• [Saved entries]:
■ ■ ■ ■ ■ ■ ■

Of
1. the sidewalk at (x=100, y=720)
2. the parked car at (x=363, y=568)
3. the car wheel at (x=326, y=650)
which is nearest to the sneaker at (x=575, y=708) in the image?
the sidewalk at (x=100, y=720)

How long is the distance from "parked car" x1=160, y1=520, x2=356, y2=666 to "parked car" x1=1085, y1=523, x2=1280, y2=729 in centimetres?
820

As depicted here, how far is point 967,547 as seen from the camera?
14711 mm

■ ■ ■ ■ ■ ■ ■

• [WHAT IS NEEDED]:
Retype each line of the records above without any changes.

• [SOLUTION]:
Of
1. the sidewalk at (x=100, y=720)
2. the parked car at (x=363, y=568)
3. the car wheel at (x=326, y=650)
which is nearest to the sneaker at (x=575, y=708) in the image?
the sidewalk at (x=100, y=720)

How long is the distance from "parked car" x1=160, y1=520, x2=356, y2=666 to "parked car" x1=1085, y1=523, x2=1280, y2=729 in centimetres?
820

As depicted here, how far is point 967,547 as seen from the camera?
14711 mm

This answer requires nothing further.